The goal of Localization in this context is to equip our self driving car with the skill of localizing itself, or identifying where it is with a 10cm error tolerance as compared to traditional GPS sattelite technology which has anywhere up to 10m error range. This will obviously cause our self driving car to crash and is not acceptable.

Google's self driving technology implements this by recording images of the road surface, and performs various other computations to equip it's self driving cars with this skill, enabling them to remain in lane even if there are no lane markings.

Initally, our robot (or self driving car), assigns a uniform probability to being in every location in it's world. This model's the robot's initial state where it has no idea where it is. It simply assumes that it could be anywhere and doesn't apply a higher probability for being in one place over the other. This can be referred to as the state of maximum confusion.

Next step is for the robot to identify distinctive features in it's environment (using cameras, sensors, radar, lasar etc.). This provides it with new information to modify it's information (posterior belief - belief that occurs after new sensory information - or after a measurement has been taken.) about where it is, enabling it to modify the assignment of its probability ratings to different locations in the world - increasing it in certain, while decreasing it in other locations. This is referred to as posterior probability - probability ratings occuring after new information is received (MEASUREMENT).
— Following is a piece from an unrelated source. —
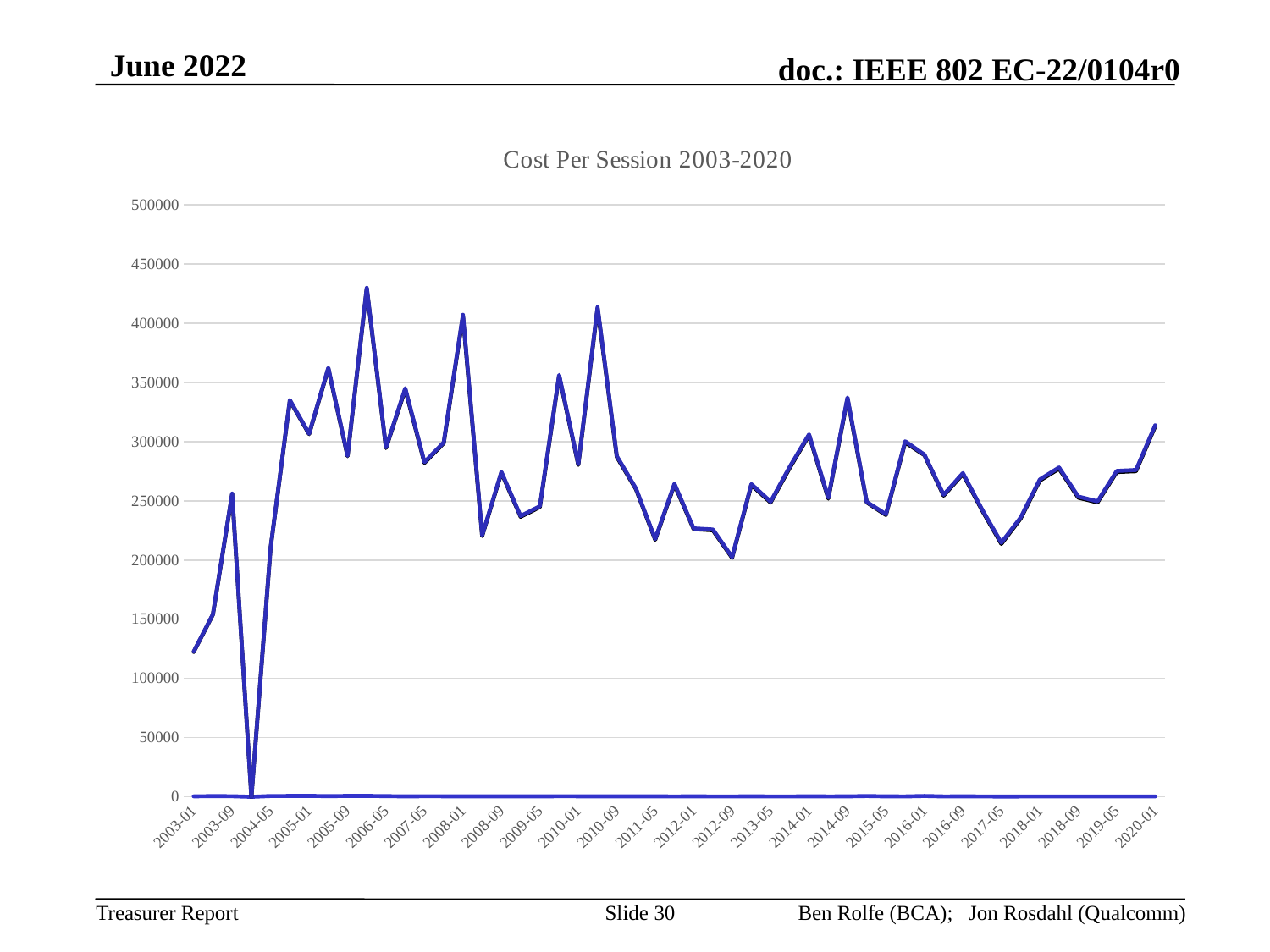
Is the value for 2020-01 greater or less than 300000? greater What is the highest value shown on the vertical axis of the chart? 500000 Is the value for 2006-05 greater or less than 400000? less What is the title of the chart? Cost Per Session 2003-2020 Is the value for 2003-01 greater or less than 150000? less Which has the larger value, 2014-09 or 2017-05? 2014-09 Does the line rise or fall between 2003-01 and 2003-09? rise What kind of chart is shown on the slide? line chart Which has the larger value, 2003-01 or 2020-01? 2020-01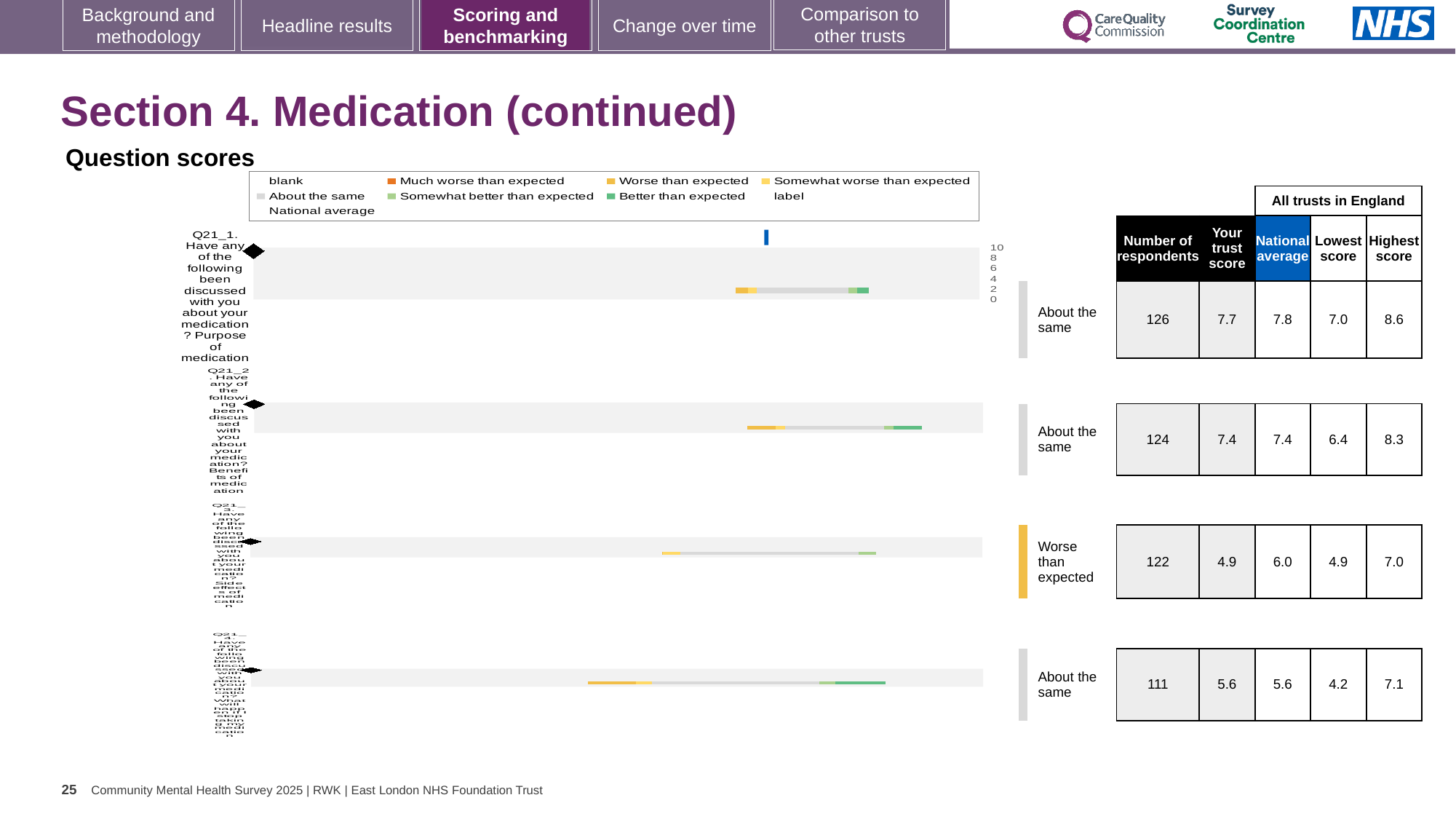
Which question has the highest trust score? Q21_1 What kind of chart is used to show the question scores on this slide? bar chart Which question is rated 'Worse than expected'? Q21_3 Which question has the lowest trust score? Q21_3 Which has the higher trust score, Q21_1 or Q21_4? Q21_1 What is the lowest score across all trusts in England for Q21_2 (Benefits of medication)? 6.4 How many respondents answered Q21_4 (What might happen if you stop taking medication)? 111 How many questions (bars) are plotted in the question scores chart? 4 What is the difference between the highest score and the lowest score for Q21_1? 1.6 What is the difference between the national average and the trust score for Q21_3? 1.1 What is the national average for Q21_3 (Side effects of medication)? 6.0 What is the trust score for Q21_1 (Purpose of medication)? 7.7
Our robot now has a new function (curve on the xy-axis), representing it's new current belief of it's location.

Next step might be that our robot moves a short distance to one direction, and in the process, updates its belief function of where it is, a process that can be referred to as convolution.

At this point, the robot senses (measures) it's location again, and updates it's belief by multiplying it's current belief with the previous belief. Some locations might get a higher probability, others might reduce based on new information or images/ distinctive features it "sees" in it's environment that either confirm or debunk its previous belief of where it was. This is the basic cycle of localization - Sense/ take measurements - where information is increased, then move - a process which reduces information (information entropy), and then again sense - all the time updating it's belief by multiplying with the previous beliefs, then move again, repeating the convolution process (or adding it's...)

Probability of each location point, Xi after taking a measurement Z = posterior distribution of place Xi given measurement Z = P(Xi|Z).